The Green Bay Packers enter their bye week with a 3-2-1 record. The Pack has not been a well-oiled machine through their first six games. Two of their wins (vs. Chicago and San Francisco) required dramatic comebacks while the Packers blew a sizeable lead during the tie game against Minnesota.
The one thing the offense has lacked overall is consistency. There is a lot of talent on the roster, but the offense has yet to hit its stride over the course of an entire game. Injuries have certainly played a part as has the adjustment to the revised offense under new offensive coordinator Joe Philbin.
Grades here are based on a combination of expectations and performance. Grades are listed for units with individual players being discussed in each position group.
Aaron Rodgers was injured in the first half of the season opener and while he has still been spectacular at times, his consistency has been affected by his injured knee.
Rodgers has not been as accurate as he has been in the past. He has missed many throws that were easy completions for him when he’s healthy.
The fact that Davante Adams has been the only familiar receiver in the lineup for roughly half the games played this year hasn’t helped. Rodgers has done a good job of encouraging the rookie wideouts to learn the offense and to improve their games. The result was a 100-yard receiving game for Marquez Valdes-Scantling in Week 6.
The Packers are a below average team without Rodgers. He is the definition of a franchise quarterback. Rodgers has been good this season but not consistently excellent. There is room for even better performances from Rodgers if his knee improves and as he gets more comfortable with his new receivers.
DeShone Kizer made one brief appearance in Week 1 against Chicago. He threw one untimely interception and lost a key fumble that killed a drive.
Position Grade: B+
The Packers running game is ranked 17th in the league with 103.7 yards per game. That isn’t bad when you consider how far behind they’ve been in the games against Chicago, Washington and Detroit which meant the Packers had to pass on almost every down for large portions of those contests.
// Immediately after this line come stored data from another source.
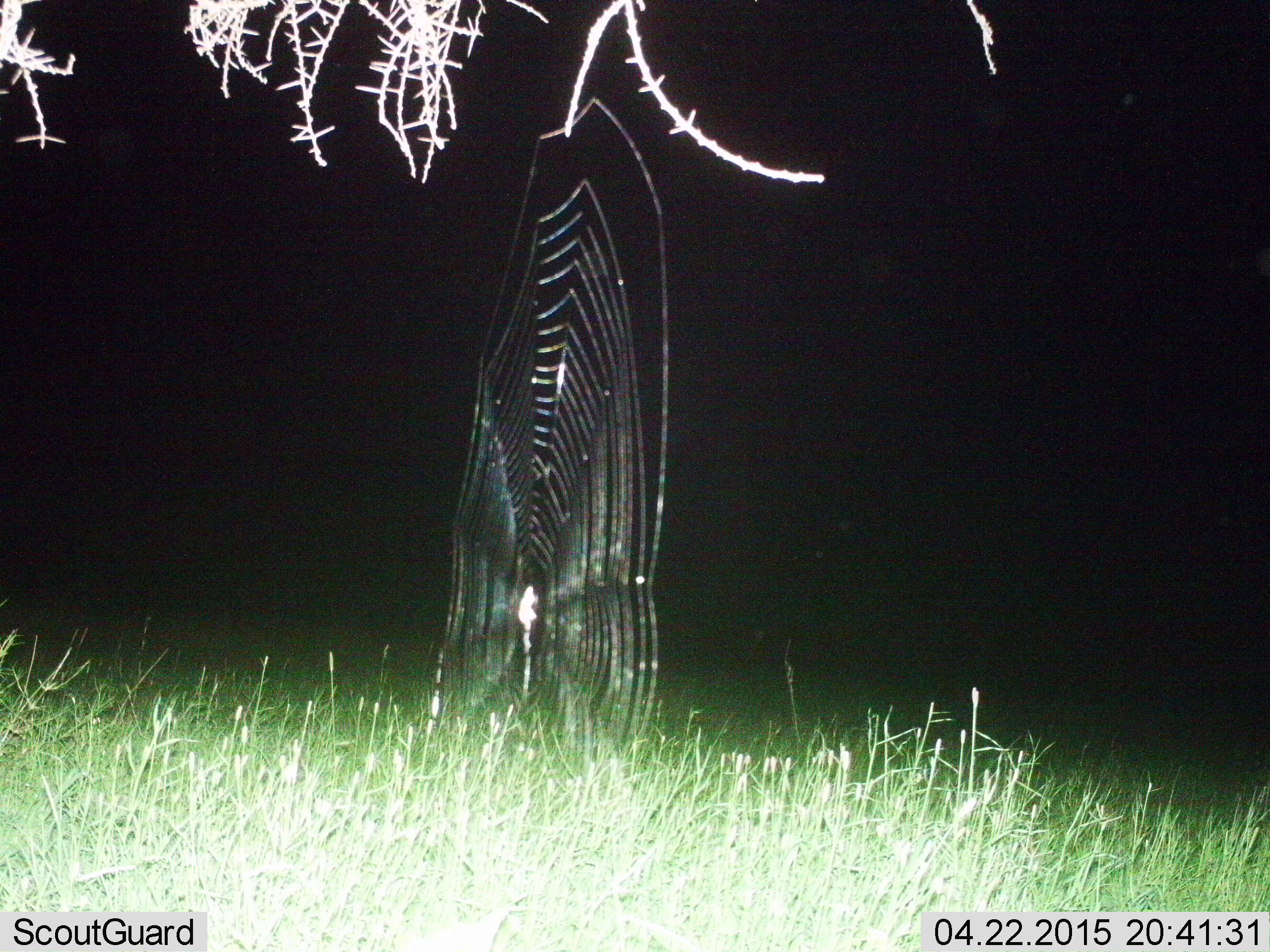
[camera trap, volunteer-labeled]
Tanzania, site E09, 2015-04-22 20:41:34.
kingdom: Animalia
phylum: Arthropoda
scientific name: Arthropoda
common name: arthropods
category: insectspider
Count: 1.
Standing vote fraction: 70%.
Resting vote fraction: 40%.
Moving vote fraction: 10%.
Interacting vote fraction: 10%.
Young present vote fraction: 0%.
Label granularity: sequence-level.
Aaron Jones missed the first two games of the season due to a suspension, but he’s been the team’s best runner since his return. Jones is averaging 5.9-yards per carry. Unfortunately, Jones is only averaging eight rushing attempts per game since his return as head coach Mike McCarthy insists on rotating all three of his running backs.
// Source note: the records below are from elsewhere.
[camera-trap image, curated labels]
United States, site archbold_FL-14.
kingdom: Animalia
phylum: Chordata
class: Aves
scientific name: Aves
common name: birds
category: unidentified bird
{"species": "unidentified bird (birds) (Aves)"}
Jones’ weaknesses are in pass protection and receiving. His failure to pick up the right blitzer or to be in the right position on passing plays have helped keep him off the field.
Jones needs to improve his play when he’s not carrying the ball and the Packers need to find a way to get him the ball more when they run the football.
Jamaal Williams has gotten the bulk of the carries, 59 rushes in six games. He’s averaging 3.8 yards per attempt and has a long run of only 11 yards. Williams is steady but not dynamic. He is the best of the three running backs at picking up blitzes and McCarthy trusts him the most for that reason.
Ty Montgomery is the best receiver of the trio and is averaging 4.1 yards per carry. He leads all running backs with 14 receptions. The Packers need to find a way to get Montgomery more involved in the passing game as he can be a dangerous weapon out of the backfield and a good safety valve when the rush pressures Rodgers.
Davante Adams has clearly established himself as the Packers top receiver and he leads the team in all categories. He is on pace for a 125-catch season. Adams has size and uses his body well to get position on defenders and stay in bounds. Rodgers trusts him more than any other receiver. Adams is the player Rodgers turns to when he needs a big play and the Fresno State alum usually comes through. He is on his way to becoming one of the game’s best receivers.
Randall Cobb played only three games due to injury. He was outstanding against the Bears and had a terrible game in Washington. Cobb is versatile and reliable and dangerous after the catch. The Packers will benefit from his return which should take place after the bye.
Geronimo Allison was a question mark entering the season but proved himself to be a good third receiver. He stepped up when Cobb was out of the lineup and has a knack for making big plays. Allison has a healthy 15.2-yard average and has been a valuable contributor when in the lineup.
The three rookies have struggled at times as expected but have shown their ability and talent when given the chance. Marquez Valdes-Scantling has earned Rodgers’ trust more than the other two. He had his first 100-yard game against San Francisco. He has 12 catches for 212 yards and has learned the offense quicker than his fellow first year players. Equanimeous St. Brown has excellent raw ability and made a clutch catch late against San Francisco that kept the drive going and stopped the clock. St. Brown has made only four catches but will be able to do more as he becomes more comfortable in the offense. J’Mon Moore is taking the longest of the three rookies to adjust to the NFL. The Packers expect to see more from him after the bye week.
Jimmy Graham had his best game of the season against San Francisco. He appears to finally be more familiar with what’s expected of him in this offense. Graham has clearly lost a step since his prime and is no longer a game breaker, but his big frame and reliable hands still make him a good tight end at this stage in his career.
Lance Kendricks has been inconsistent. He has dropped too many passes, including a few in key situations, but five of his seven receptions have resulted in first downs. Neither Marcedes Lewis nor Robert Tonyan has seen the field much on offense. Lewis was expected to add help blocking but his role has been very limited.
The offensive line has struggled at times, especially blocking for the run. Rodgers has also faced more pressure than he is accustomed to, in part because he hasn’t had his full mobility since being injured in Week 1.
The starting tackles are the strength of the line. David Bakhtiari is one of the league’s best pass protectors. Bryan Bulaga has struggled with injuries throughout the season and may be starting to wear down a bit after nine years in the league. He is still a good pass blocker and is very gutsy playing through a litany of injuries to stay in the lineup. Bakhtiari and Bulaga rarely need help and that gives the offense more flexibility to send players out in pass patterns or to pick up inside blitzers.
Corey Linsley is a reliable center who is good in space and blocking at the second level. Lane Taylor is steady and smart but is not a standout in any area. Justin McCray got injured and lost his starting job to veteran Byron Bell. Bell has looked much better than he did during the preseason and is now comfortable and familiar with the offense. He is more reliable than McCray, but right guard is the biggest weakness on the line.